Skip to main content

Use Cases & Scenarios

Burst Inference for Detection Models

The Challenge

Security detection models receive bursty traffic: quiet periods followed by sudden spikes when threats are detected.

How Cumulus Helps

endpoint = client.deploy(
model="threat_detector",
workload_type="inference"
)

# Whether 1 detection or 1M, same latency
for threat in threat_stream:
result = endpoint(threat)

Our predictive scheduler anticipates spikes and preemptively moves your model to VRAM. When the spike hits, it's already ready. No cold starts, consistent latency.


Multi-Region Compliance

The Challenge

You have customers in regulated regions (Switzerland, Saudi Arabia). Data must stay in-region.

How Cumulus Helps

# Deploy in Switzerland only
endpoint_ch = client.deploy(
model="classifier",
workload_type="inference",
region="eu-ch"
)

# Deploy in Saudi Arabia only
endpoint_sa = client.deploy(
model="classifier",
workload_type="inference",
region="me-sa"
)

Cumulus maintains providers in every region. Your model runs only where required. No data leaves the specified region.


Multiple Specialized Models

The Challenge

Your security system uses 5 different small models (detector, classifier, ranker, etc.). Renting 5 separate GPUs is wasteful.

How Cumulus Helps

detector = client.deploy(model="threat_detector", workload_type="inference")
classifier = client.deploy(model="threat_classifier", workload_type="inference")
ranker = client.deploy(model="threat_ranker", workload_type="inference")

Cumulus automatically:

  • Recognizes all three are small models
  • Bins them on the same GPU (fractional allocation)
  • You pay for ~1/3 the cost of separate GPUs

Performance-Critical Inference

The Challenge

Your application demands sub-100ms latency for every inference, even during traffic spikes.

####################

**Task description**
In the Cumulus use-case text, rewrite the stretch from "# Whether 1" through "starts, consistent latency.", putting "response time" in place of "latency". The material after this is separate and not part of the text above.

**Data provided**
####################

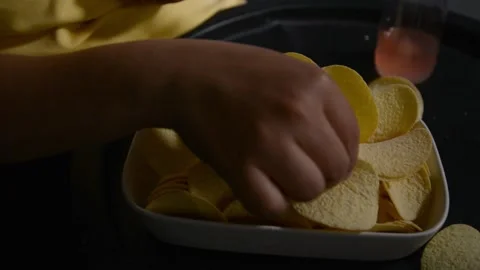 Close up of a plate filled with potato chips held by a woman. 스톡 동영상 336917419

####################

**Task solution**
# Whether 1 detection or 1M, same response time
for threat in threat_stream:
result = endpoint(threat)

Our predictive scheduler anticipates spikes and preemptively moves your model to VRAM. When the spike hits, it's already ready. No cold starts, consistent response time.